Copy out, word for word, the stretch of the material below from the line containing "Answer in <instances>...</instances>." through the line containing "277L455 279V229L450 233V238H448V243H446V256L443".
-------- Stored rows --------
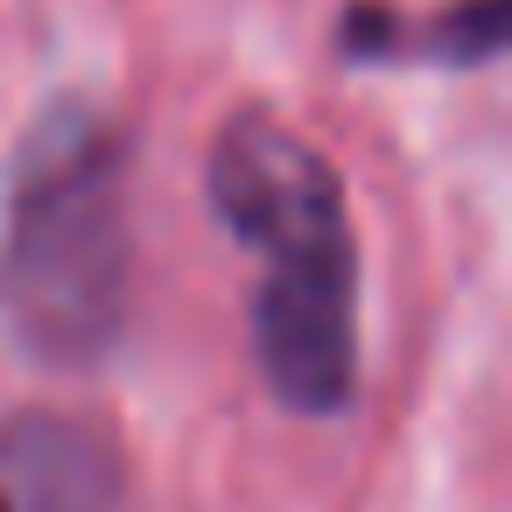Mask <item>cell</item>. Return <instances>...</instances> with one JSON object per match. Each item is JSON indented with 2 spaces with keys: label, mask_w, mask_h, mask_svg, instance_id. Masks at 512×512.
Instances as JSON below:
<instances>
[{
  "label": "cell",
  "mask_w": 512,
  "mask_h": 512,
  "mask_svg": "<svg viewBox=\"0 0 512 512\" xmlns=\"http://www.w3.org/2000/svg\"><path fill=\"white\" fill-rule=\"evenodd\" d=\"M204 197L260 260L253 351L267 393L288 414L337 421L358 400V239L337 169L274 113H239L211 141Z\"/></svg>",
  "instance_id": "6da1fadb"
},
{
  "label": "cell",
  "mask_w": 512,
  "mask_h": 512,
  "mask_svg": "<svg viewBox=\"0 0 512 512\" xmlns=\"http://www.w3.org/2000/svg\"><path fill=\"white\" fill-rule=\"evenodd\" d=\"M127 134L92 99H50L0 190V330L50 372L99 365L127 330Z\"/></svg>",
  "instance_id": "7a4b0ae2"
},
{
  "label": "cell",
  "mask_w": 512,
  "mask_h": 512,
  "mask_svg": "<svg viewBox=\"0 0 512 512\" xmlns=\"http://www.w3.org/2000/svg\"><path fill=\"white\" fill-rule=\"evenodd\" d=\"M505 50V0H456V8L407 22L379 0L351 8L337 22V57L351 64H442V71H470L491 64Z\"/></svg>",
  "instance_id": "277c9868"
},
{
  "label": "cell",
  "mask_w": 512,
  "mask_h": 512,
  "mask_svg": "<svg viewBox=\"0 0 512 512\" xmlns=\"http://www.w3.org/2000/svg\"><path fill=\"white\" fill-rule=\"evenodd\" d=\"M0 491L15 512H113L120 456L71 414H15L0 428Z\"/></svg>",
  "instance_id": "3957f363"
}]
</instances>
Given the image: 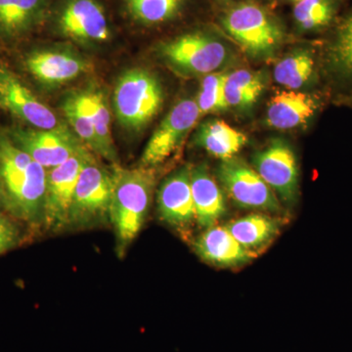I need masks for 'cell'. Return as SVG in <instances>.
--------
-------- Stored rows --------
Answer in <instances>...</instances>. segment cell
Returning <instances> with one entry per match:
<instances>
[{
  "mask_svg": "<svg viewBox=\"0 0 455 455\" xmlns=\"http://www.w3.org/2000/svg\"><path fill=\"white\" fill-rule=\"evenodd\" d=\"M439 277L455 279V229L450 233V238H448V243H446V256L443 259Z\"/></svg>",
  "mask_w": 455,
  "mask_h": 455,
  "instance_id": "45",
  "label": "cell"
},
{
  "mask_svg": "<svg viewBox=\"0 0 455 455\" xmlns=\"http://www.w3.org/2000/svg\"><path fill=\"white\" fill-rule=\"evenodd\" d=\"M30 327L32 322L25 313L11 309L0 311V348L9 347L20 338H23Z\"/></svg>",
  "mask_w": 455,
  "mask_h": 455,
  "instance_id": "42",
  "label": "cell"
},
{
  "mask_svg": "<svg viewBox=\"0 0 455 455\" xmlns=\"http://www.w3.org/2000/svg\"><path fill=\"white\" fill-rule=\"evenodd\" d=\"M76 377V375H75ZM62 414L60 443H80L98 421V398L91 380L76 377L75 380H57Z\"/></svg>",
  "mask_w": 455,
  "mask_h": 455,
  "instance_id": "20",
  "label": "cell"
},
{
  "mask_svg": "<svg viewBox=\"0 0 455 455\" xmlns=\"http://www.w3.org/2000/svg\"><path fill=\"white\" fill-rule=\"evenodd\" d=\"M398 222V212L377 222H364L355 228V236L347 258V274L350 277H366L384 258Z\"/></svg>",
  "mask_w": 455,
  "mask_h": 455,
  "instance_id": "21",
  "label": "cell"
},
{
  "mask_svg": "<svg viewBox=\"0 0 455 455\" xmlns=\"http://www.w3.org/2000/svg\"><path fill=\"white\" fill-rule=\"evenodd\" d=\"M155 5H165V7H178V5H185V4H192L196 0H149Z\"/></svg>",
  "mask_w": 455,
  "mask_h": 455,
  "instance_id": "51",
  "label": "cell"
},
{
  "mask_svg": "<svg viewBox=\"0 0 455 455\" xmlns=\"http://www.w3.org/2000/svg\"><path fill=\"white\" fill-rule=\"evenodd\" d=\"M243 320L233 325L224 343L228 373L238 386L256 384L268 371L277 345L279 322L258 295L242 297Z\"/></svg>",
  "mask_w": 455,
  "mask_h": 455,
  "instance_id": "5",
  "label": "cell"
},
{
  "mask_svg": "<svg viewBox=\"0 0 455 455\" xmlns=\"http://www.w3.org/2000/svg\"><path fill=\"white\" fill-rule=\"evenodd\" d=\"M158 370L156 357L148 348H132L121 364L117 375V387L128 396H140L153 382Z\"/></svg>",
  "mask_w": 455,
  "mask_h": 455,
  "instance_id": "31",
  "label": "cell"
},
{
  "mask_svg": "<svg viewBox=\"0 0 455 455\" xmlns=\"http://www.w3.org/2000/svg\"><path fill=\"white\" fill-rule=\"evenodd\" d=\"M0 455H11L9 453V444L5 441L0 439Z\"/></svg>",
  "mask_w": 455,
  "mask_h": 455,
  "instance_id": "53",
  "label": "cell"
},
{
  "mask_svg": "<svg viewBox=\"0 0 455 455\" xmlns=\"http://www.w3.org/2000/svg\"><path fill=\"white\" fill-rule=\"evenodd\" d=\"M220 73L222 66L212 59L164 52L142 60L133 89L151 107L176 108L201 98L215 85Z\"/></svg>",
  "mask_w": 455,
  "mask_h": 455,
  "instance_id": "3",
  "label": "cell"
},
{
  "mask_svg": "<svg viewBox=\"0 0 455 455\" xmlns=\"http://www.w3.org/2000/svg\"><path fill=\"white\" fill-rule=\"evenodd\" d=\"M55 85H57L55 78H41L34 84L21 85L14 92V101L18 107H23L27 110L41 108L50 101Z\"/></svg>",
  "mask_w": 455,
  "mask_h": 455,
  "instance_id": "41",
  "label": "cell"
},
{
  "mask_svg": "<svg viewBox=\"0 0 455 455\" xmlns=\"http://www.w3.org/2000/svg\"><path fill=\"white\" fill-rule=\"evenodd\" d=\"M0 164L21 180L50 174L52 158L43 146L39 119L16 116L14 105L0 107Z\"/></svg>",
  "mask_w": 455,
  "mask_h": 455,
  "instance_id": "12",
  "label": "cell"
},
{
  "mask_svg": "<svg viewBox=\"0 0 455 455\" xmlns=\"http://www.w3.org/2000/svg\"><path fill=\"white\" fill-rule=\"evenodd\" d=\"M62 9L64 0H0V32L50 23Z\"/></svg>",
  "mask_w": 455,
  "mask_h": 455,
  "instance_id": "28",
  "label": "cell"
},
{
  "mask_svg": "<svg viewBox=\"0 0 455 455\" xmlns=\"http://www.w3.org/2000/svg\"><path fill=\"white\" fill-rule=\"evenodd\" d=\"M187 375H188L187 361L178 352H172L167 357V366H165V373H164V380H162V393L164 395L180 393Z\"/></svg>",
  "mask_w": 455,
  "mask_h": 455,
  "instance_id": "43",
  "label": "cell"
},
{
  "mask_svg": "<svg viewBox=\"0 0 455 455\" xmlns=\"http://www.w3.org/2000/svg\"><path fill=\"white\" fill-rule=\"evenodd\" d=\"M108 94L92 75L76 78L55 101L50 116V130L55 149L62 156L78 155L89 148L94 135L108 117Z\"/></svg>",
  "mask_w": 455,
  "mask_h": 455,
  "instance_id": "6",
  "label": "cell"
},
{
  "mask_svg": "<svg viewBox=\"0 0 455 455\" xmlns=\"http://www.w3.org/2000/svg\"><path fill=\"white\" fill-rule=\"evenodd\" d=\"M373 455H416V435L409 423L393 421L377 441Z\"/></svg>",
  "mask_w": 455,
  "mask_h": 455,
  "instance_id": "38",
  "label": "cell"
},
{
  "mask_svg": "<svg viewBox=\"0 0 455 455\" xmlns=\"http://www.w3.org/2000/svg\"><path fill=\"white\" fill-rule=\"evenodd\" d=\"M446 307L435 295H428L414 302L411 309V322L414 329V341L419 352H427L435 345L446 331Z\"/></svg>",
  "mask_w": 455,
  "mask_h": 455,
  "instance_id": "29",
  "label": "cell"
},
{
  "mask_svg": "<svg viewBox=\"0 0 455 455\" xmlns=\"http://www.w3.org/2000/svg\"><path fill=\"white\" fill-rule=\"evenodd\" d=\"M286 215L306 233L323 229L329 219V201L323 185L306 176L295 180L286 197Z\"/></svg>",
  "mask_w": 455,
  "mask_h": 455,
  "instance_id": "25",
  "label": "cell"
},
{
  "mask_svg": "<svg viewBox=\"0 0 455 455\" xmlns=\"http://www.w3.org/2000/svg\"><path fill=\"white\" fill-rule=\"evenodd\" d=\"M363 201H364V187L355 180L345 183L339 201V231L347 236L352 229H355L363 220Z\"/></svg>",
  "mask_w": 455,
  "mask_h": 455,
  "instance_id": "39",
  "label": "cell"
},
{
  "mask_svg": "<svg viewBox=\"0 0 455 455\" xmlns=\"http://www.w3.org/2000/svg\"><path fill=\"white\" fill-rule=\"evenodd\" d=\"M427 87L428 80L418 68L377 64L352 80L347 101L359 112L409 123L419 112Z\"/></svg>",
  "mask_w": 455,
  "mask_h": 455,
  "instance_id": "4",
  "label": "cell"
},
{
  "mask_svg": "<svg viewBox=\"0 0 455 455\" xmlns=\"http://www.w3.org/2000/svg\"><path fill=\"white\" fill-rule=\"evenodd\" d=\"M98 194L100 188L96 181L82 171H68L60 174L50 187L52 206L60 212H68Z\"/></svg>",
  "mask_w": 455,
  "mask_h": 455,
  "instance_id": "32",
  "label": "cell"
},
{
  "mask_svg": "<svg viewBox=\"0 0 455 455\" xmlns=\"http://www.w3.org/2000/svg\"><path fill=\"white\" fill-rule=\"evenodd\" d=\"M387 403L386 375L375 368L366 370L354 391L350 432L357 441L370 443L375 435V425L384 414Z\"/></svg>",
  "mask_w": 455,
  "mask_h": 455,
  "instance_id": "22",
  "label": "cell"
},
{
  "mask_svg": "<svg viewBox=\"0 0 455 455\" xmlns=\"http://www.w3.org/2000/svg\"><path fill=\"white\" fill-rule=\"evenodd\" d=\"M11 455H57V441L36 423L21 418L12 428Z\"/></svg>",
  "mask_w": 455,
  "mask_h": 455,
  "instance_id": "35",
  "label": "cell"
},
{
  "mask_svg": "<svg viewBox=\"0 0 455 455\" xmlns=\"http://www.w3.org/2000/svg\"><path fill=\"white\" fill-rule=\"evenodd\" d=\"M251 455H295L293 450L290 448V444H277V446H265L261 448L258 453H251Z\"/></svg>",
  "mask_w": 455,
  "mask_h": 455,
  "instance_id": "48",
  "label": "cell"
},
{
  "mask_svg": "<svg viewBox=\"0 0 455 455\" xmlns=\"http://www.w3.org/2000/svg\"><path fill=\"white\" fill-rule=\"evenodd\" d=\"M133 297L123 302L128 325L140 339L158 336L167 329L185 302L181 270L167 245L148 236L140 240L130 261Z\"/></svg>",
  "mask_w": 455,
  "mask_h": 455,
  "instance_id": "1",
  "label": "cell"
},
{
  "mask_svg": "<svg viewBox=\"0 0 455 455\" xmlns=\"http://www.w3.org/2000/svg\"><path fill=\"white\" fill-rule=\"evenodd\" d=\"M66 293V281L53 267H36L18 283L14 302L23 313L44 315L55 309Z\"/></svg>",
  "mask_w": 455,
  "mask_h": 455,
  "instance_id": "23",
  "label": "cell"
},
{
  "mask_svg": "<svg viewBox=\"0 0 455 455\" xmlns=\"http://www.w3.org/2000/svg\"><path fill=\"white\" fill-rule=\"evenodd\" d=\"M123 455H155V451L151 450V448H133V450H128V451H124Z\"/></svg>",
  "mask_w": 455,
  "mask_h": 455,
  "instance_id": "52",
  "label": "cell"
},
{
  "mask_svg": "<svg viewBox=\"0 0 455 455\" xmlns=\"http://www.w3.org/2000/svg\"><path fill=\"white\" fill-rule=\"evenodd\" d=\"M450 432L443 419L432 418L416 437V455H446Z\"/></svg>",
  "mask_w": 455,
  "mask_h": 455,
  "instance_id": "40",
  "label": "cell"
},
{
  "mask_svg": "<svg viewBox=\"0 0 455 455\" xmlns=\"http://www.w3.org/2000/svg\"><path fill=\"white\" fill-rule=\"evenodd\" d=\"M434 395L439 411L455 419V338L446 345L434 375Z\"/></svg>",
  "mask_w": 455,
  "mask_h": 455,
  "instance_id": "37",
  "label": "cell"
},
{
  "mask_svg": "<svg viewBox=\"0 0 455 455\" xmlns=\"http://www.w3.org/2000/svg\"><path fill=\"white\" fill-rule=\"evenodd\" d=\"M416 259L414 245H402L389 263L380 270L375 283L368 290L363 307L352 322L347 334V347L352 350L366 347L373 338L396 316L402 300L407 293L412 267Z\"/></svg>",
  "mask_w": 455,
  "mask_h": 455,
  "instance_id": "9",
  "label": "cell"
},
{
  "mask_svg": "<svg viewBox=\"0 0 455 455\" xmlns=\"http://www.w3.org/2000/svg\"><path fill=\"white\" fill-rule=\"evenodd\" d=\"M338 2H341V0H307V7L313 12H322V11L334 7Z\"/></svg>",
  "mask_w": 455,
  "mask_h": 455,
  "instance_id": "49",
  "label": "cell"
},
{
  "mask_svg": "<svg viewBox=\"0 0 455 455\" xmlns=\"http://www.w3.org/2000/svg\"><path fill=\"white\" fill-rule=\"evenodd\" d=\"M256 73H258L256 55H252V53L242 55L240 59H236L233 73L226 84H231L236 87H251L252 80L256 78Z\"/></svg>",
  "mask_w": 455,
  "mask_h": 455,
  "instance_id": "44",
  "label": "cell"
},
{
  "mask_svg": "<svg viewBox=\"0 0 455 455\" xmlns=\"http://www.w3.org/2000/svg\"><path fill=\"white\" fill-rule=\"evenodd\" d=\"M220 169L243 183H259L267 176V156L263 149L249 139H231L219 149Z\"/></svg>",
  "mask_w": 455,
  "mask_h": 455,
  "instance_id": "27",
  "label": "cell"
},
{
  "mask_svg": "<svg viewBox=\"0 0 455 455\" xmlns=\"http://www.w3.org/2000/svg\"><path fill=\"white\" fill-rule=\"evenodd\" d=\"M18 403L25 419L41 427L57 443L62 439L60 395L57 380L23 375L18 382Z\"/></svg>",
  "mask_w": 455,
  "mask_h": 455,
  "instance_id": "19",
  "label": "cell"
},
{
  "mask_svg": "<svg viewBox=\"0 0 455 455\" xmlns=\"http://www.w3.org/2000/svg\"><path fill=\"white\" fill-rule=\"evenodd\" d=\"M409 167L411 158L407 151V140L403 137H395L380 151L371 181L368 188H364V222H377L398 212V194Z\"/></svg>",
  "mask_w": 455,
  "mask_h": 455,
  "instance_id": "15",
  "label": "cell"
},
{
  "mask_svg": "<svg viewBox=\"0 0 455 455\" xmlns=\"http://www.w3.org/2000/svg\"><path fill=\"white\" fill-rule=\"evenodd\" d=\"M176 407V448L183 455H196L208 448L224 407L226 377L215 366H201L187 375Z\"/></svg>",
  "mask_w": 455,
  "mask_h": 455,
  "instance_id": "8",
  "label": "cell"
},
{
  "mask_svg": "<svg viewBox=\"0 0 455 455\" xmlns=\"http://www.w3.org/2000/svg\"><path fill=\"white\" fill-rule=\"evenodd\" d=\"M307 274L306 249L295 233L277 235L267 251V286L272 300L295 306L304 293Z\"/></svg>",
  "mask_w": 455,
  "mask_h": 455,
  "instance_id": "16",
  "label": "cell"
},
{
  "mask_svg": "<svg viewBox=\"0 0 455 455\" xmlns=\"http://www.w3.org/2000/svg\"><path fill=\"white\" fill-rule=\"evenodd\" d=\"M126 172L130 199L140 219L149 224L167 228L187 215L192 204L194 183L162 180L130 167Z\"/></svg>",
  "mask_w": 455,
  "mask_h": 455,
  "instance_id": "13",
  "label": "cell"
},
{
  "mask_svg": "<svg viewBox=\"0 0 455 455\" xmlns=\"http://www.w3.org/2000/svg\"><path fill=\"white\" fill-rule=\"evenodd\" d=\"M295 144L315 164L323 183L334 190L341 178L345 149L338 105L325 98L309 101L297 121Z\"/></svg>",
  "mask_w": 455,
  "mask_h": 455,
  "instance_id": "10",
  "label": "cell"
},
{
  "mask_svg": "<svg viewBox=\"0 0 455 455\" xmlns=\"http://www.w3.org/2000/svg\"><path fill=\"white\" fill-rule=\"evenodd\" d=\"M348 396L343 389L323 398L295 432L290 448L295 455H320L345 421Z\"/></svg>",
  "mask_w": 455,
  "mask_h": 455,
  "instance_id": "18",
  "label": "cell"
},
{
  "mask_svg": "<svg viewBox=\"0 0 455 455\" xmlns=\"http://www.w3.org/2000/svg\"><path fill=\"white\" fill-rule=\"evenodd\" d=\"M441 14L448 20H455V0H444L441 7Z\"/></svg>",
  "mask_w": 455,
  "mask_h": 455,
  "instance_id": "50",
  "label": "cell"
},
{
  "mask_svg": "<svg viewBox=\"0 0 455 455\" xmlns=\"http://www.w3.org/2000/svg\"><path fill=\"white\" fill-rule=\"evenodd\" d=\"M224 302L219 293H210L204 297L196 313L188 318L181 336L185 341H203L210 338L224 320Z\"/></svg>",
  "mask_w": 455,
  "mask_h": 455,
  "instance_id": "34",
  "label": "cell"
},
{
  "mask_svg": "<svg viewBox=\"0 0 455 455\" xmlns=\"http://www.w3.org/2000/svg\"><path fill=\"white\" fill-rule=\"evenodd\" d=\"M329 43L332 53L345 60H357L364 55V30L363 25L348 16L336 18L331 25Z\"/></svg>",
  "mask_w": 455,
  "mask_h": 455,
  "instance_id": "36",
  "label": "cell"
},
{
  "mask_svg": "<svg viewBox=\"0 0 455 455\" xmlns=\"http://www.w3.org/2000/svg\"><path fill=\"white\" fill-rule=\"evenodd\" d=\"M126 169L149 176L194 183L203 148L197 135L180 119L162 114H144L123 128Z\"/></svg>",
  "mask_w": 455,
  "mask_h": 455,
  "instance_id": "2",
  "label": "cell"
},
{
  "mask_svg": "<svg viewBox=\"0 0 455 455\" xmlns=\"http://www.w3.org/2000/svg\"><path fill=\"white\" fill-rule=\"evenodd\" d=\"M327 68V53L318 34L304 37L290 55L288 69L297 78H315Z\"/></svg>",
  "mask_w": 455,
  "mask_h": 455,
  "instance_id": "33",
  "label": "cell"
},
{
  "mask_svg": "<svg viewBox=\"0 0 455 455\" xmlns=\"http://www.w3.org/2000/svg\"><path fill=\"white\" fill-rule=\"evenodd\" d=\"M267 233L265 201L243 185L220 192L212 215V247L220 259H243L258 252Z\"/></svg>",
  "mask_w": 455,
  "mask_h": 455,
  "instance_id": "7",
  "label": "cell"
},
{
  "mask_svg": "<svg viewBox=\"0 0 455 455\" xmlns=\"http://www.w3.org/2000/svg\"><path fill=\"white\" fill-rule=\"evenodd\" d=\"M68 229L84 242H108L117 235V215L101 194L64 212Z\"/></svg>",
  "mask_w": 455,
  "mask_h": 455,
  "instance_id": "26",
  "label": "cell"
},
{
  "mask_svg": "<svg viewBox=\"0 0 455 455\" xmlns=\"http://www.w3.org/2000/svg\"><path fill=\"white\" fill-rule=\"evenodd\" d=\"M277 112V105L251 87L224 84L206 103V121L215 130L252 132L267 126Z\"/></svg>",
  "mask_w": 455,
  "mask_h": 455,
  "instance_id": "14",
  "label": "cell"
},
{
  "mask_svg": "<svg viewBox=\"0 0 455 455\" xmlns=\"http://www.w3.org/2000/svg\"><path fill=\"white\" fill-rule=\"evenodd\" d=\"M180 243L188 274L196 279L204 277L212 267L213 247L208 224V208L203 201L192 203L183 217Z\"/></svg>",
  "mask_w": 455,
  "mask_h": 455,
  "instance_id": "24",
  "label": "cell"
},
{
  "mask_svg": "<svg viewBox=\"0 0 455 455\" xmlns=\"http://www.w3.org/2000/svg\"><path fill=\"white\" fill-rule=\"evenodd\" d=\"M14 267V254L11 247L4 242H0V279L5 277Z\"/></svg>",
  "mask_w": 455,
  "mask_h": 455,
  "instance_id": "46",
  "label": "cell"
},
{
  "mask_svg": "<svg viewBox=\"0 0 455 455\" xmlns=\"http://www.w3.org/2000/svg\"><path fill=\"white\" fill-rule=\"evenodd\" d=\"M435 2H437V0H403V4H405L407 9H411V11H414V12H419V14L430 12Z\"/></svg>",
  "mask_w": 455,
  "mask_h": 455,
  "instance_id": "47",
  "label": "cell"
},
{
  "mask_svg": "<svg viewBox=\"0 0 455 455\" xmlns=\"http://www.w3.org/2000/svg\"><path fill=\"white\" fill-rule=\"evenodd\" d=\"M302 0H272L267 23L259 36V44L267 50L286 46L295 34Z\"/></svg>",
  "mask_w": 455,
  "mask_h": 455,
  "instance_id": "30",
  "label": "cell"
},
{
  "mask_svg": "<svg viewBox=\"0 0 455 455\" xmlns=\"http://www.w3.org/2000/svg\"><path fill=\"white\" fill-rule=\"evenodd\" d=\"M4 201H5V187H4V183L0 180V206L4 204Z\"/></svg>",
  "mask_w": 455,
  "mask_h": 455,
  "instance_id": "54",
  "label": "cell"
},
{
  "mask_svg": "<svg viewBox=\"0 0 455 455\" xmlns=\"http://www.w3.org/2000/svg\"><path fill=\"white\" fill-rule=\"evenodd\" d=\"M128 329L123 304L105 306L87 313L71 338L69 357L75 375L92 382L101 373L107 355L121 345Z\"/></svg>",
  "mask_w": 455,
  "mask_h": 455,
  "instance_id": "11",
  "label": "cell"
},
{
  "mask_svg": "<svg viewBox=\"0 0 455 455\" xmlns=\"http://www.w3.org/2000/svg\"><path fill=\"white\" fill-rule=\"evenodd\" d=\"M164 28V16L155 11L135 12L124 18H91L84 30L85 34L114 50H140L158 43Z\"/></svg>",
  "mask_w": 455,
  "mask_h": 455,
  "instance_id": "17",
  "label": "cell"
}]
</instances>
--------
Task response:
Answer in <instances>...</instances>. segment cell
Returning <instances> with one entry per match:
<instances>
[{
  "mask_svg": "<svg viewBox=\"0 0 455 455\" xmlns=\"http://www.w3.org/2000/svg\"><path fill=\"white\" fill-rule=\"evenodd\" d=\"M439 277L455 279V229L450 233V238H448V243H446V256L443 259Z\"/></svg>",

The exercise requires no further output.